Write out again only the lines running from the one that contains "United States, site sanjuan_2016_Unit001_Ivan136." to the end of the records below, including both the first and the last.

::: Extracted entries

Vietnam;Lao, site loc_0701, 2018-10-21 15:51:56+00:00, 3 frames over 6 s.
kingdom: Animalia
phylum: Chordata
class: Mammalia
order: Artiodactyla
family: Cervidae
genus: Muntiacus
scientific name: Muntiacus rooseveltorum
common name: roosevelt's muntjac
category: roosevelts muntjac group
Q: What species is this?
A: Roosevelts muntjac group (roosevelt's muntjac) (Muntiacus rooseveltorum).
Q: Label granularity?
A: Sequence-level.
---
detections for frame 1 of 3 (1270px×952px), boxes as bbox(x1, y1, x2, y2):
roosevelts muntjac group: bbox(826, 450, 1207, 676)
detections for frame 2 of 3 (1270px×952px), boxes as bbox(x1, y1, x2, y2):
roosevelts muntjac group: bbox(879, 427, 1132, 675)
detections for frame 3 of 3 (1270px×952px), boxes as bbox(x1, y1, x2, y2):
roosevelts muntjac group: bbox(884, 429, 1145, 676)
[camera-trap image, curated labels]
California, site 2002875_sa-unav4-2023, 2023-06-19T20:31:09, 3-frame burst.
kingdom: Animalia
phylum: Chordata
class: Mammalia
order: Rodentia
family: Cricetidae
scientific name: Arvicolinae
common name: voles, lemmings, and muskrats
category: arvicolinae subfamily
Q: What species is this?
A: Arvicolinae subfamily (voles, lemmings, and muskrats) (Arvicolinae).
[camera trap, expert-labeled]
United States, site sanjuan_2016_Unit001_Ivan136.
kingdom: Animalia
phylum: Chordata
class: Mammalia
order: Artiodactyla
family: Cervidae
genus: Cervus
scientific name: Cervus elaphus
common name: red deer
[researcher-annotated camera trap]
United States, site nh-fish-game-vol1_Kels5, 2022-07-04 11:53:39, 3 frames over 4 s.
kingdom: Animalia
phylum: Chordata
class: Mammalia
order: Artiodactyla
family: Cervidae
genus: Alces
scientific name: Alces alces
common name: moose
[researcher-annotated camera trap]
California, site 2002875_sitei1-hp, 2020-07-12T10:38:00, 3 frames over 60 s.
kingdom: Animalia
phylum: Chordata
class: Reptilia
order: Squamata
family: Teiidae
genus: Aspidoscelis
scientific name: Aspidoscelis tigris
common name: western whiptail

::::::

= Result =
United States, site sanjuan_2016_Unit001_Ivan136.
kingdom: Animalia
phylum: Chordata
class: Mammalia
order: Artiodactyla
family: Cervidae
genus: Cervus
scientific name: Cervus elaphus
common name: red deer
[researcher-annotated camera trap]
United States, site nh-fish-game-vol1_Kels5, 2022-07-04 11:53:39, 3 frames over 4 s.
kingdom: Animalia
phylum: Chordata
class: Mammalia
order: Artiodactyla
family: Cervidae
genus: Alces
scientific name: Alces alces
common name: moose
[researcher-annotated camera trap]
California, site 2002875_sitei1-hp, 2020-07-12T10:38:00, 3 frames over 60 s.
kingdom: Animalia
phylum: Chordata
class: Reptilia
order: Squamata
family: Teiidae
genus: Aspidoscelis
scientific name: Aspidoscelis tigris
common name: western whiptail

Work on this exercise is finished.